The 8th Air Force crewmen were now being asked to complete 30 full missions before they could complete a tour of duty and get away from operational bombing. The chances of them surviving all 30 missions depended on many factors. There were so many hazards. Sometimes it was the weather, sometimes it was the flak, sometimes it was the Luftwaffe, sometimes it was an accident. Even when a mission was aborted half way and the planes turned back a simple error of navigation might cause disaster and end the lives of many young men in an instant.
Lt. Vern L. Moncur was a B-17 Pilot for the 303rd Bombardment Group (H), 359th Bombardment Squadron based at Molesworth, England:
The target was the “Big B.” The weather was so bad that we were forced to climb to 27,000 feet over the North Sea and were unable to get completely out of the clouds and poor visibility. This excessive altitude took a lot of extra gasoline since we had been briefed to go in at 20,000 feet. Therefore, because of the weather and shortage of gasoline, we were unable to get to the target.
We crossed over the Helgoland Islands and got moderately accurate flak. The combat leader decided to turn around and go back to England just after we had crossed over Helgoland. On our turn around in the haze, two Forts collided and exploded in mid-air. It was quite a spectacular sight. The bombs in these two planes went off like a Fourth of July fireworks display. None of the crew had a chance of getting out of either ship because it happened so quickly. Even had they gotten out, they would have been no better off because they were out over the water when the accident took place.
Upon our return to England, we found fairly decent weather for a change. This was a very welcome exception to the rule for English weather. This was the first mission that we had brought the old “Thunderbird” back without a few holes in it. None of the crew was injured. Our bombs, 12 five-hundred pounders, were dropped over the Helgoland Islands.
Luck was with them that day because waiting over Hamburg was Heinz Knoke and his Luftwaffe fighters. They had suffered serious losses since the beginning of the year and were down to less than half the usual number of aircraft, only three experienced pilots were left, all the others had joined them since the beginning of the year. The new USAAF long range fighter escorts, accompanying the bombers all the way, were making a huge difference. When they got the chance to hit back on favourable terms they would not miss it:
3rd March, 1944.
The Americans attack Hamburg. Specht cannot fly, and I am in temporary command of the Squadron. Our original forty aircraft have now been reduced to eighteen. These I take into the air.
Over Hamburg I prepare to attack a small formation of Fortresses. My eighteen crates are 5,000 feet above them.
just as I am about to dive, I observe, about 3,000 feet below and to the left, a pack of some sixty Mustangs. They cannot see us, for we happen to be directly between them and the dazzling sun.
This is a magnificent opportunity!
I throttle back to allow the enemy pack to get a little way ahead of us. Wenneckers draws alongside, waving and clasping his hands in delight. For once we are in a position to teach them a real lesson, but I must be careful not to dive too soon. They have not spotted us yet. After them!

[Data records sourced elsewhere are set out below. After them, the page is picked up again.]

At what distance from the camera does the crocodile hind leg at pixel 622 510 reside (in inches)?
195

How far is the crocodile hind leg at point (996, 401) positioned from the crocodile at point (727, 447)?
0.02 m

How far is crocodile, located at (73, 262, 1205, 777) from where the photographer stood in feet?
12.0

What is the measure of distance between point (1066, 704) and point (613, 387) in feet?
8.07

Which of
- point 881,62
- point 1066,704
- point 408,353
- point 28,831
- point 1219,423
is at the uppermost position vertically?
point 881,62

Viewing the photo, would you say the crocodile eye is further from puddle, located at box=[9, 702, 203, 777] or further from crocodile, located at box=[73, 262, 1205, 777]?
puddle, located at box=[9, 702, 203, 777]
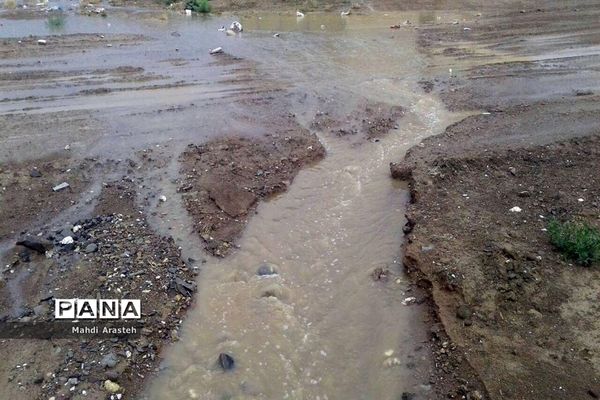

In a practically vertical dive we hurtle into the midst of the Yanks, and almost simultaneously we open fire. We take them completely by surprise. In great spirals the Mustangs attempt to get away. Several of them are in flames before they can reach the clouds. One literally disintegrates under fire from my guns. Yells of triumph echo over our radio.
In the evening I receive the report from Division that the wreckage of no fewer than twelve crashed Mustangs had been found in map reference sectors Caesar-Anton-four and -seven.
There is only one drop of sorrow to tinge the general rejoicing. Methuselah has not returned. Several of the pilots saw a Messerschmitt 109 without wings going down. What has become of Methuselah?